Thursday, January 20, 2005

Sixty three years ago today: Participants in the Wannsee conference decided on the Final Solution of the Jewish problem.

And here is something interesting - survivors of the Lodz Ghetto get a chance to see previously unpublished photos of life in that ghetto taken by Henryk Ross. Some recognize themselves or people they knew.

What I soon realized was that this collection had the potential to revolutionize the way we understand life in the Holocaust: To date it had been formed by a rather selective use of Holocaust photography and of oral and textual evidence of survivors. Survivors such as Mr. Ross had made photos available to the public that were wholly in keeping with the interpretation that Jews in the ghetto were at the mercy not only of the barbarism of the Germans but also of the Jewish ghetto administration itself. As a result, the traditional iconography depicted the members of the Jewish Council and of the Jewish police in the most unfavorable way imaginable, while depicting all other ghetto residents as passive victims.
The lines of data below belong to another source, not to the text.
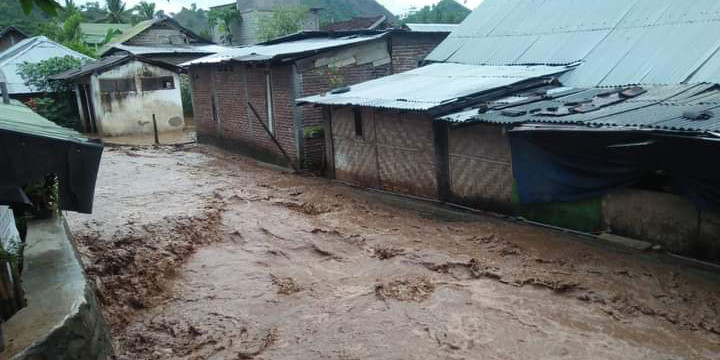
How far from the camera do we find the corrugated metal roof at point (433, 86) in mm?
10352

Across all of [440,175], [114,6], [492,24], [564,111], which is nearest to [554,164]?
[564,111]

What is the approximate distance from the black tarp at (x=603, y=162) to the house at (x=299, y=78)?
6.57 m

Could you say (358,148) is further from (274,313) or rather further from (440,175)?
(274,313)

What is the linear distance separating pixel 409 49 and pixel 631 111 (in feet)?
28.2

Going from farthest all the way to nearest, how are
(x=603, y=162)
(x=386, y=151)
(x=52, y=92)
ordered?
1. (x=52, y=92)
2. (x=386, y=151)
3. (x=603, y=162)

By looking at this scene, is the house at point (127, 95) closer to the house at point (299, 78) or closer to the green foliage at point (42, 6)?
the house at point (299, 78)

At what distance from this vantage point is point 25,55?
27.2m

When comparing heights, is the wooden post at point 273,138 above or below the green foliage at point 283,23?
below

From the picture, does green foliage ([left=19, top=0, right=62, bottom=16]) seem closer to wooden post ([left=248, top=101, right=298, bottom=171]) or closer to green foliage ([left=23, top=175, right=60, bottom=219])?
green foliage ([left=23, top=175, right=60, bottom=219])

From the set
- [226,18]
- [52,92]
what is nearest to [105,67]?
[52,92]

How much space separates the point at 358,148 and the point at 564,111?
5535 millimetres

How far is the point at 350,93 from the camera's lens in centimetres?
1265

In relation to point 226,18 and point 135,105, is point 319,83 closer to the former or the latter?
point 135,105

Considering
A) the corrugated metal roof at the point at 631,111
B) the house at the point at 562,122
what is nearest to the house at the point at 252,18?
the house at the point at 562,122
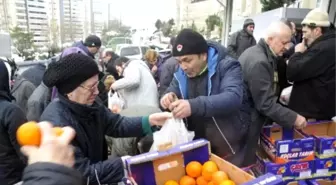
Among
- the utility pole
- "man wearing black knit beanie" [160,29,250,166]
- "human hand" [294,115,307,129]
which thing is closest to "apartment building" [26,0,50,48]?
the utility pole

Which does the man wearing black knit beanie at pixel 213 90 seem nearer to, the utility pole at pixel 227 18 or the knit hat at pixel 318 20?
the knit hat at pixel 318 20

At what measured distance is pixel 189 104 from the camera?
180 cm

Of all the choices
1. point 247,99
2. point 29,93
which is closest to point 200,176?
point 247,99

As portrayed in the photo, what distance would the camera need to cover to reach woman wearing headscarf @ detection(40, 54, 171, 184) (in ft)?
4.95

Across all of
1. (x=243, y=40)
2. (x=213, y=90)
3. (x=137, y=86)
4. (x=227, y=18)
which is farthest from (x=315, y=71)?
(x=227, y=18)

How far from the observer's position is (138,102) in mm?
3600

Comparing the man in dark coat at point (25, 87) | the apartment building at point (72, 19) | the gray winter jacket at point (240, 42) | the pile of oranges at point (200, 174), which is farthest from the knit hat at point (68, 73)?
the apartment building at point (72, 19)

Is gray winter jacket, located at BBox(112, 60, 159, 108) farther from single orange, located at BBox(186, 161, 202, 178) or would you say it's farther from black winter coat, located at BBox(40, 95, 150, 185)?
single orange, located at BBox(186, 161, 202, 178)

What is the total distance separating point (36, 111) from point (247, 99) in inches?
82.5

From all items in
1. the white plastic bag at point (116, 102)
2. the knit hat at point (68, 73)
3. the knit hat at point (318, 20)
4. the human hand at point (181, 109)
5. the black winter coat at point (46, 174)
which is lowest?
the white plastic bag at point (116, 102)

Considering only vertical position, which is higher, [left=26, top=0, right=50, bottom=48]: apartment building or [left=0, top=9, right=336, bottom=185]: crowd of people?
[left=26, top=0, right=50, bottom=48]: apartment building

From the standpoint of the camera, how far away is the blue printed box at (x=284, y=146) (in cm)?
247

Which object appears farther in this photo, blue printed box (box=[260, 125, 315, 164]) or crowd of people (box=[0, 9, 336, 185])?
blue printed box (box=[260, 125, 315, 164])

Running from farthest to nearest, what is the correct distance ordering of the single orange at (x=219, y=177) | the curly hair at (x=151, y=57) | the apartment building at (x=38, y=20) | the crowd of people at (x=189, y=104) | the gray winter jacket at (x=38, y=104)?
the apartment building at (x=38, y=20), the curly hair at (x=151, y=57), the gray winter jacket at (x=38, y=104), the single orange at (x=219, y=177), the crowd of people at (x=189, y=104)
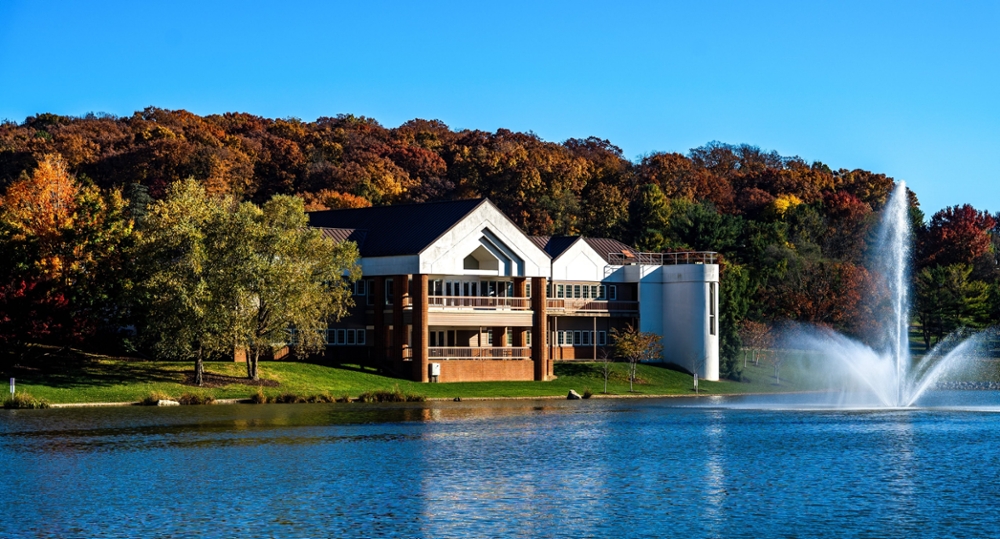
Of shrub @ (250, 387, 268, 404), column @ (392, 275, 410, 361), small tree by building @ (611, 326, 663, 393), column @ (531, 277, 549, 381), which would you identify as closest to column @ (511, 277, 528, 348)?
column @ (531, 277, 549, 381)

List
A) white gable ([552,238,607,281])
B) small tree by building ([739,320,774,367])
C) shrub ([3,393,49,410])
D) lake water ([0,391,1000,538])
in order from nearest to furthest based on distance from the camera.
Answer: lake water ([0,391,1000,538]), shrub ([3,393,49,410]), white gable ([552,238,607,281]), small tree by building ([739,320,774,367])

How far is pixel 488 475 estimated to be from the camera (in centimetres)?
3834

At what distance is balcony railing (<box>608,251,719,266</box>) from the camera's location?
327 feet

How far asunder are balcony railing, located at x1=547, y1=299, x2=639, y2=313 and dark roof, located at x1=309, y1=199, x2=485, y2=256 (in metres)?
12.4

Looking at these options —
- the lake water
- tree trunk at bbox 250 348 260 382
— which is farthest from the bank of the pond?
the lake water

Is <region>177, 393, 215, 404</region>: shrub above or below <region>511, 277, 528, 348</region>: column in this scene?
below

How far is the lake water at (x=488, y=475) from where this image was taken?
2966 cm

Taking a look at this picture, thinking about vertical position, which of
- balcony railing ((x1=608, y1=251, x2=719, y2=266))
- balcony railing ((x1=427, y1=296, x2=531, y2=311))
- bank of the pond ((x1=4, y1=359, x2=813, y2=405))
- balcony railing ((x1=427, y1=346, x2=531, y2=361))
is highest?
balcony railing ((x1=608, y1=251, x2=719, y2=266))

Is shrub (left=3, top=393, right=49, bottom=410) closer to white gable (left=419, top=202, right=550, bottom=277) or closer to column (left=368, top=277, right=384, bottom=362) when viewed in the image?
white gable (left=419, top=202, right=550, bottom=277)

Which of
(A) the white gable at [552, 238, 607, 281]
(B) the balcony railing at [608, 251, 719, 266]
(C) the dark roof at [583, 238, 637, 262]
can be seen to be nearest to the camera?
(A) the white gable at [552, 238, 607, 281]

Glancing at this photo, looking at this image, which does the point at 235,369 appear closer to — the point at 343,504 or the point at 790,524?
the point at 343,504

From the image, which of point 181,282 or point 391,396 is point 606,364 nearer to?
point 391,396

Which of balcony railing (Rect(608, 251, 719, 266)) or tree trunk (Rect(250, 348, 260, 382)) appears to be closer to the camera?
tree trunk (Rect(250, 348, 260, 382))

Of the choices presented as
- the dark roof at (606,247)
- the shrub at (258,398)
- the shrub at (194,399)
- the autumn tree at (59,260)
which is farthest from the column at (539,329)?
the autumn tree at (59,260)
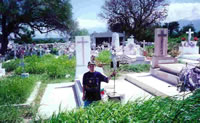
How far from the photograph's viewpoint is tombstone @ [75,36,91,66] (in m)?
8.98

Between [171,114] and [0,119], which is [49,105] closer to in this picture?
[0,119]

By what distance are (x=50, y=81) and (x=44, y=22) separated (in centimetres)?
1752

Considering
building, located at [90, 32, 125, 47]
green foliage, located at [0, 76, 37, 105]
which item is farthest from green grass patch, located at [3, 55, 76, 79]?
building, located at [90, 32, 125, 47]

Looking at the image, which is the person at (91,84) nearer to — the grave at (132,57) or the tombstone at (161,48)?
the tombstone at (161,48)

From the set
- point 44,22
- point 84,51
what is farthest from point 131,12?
point 84,51

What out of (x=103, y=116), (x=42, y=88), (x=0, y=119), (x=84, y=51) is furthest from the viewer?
(x=84, y=51)

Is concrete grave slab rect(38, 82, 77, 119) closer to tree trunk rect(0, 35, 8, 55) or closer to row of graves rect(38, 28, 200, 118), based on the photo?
row of graves rect(38, 28, 200, 118)

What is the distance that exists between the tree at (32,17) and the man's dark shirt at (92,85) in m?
20.6

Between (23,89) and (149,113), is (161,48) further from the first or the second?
(149,113)

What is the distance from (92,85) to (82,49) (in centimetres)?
524

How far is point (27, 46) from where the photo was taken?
2211cm

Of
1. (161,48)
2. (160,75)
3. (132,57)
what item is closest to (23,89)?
(160,75)

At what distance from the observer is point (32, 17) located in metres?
23.3

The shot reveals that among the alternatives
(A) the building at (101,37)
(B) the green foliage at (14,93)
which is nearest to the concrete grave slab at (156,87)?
(B) the green foliage at (14,93)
Now, with the complete set of photos we could compare them with the photos that had been used before in publications and exhibitions and see how our image of the Holocaust has been dominated by survivor memories. What emerges from the complete set of Mr. Ross's photographs, unlike from previous oral and textual survivor testimonies and Mr. Ross's previously disseminated pictures, supports the view that all ghetto residents had to face the same kinds of dilemmas and that the contrast between the Jewish Council and "ordinary Jews" in the ghetto was not one of black and white. It is a chronicle of the breaking down and reconfiguration of competing bonds of human solidarity in the face of violence. A chronicle that makes the Nazi Holocaust even more diabolically cruel for its victims than survivors could express.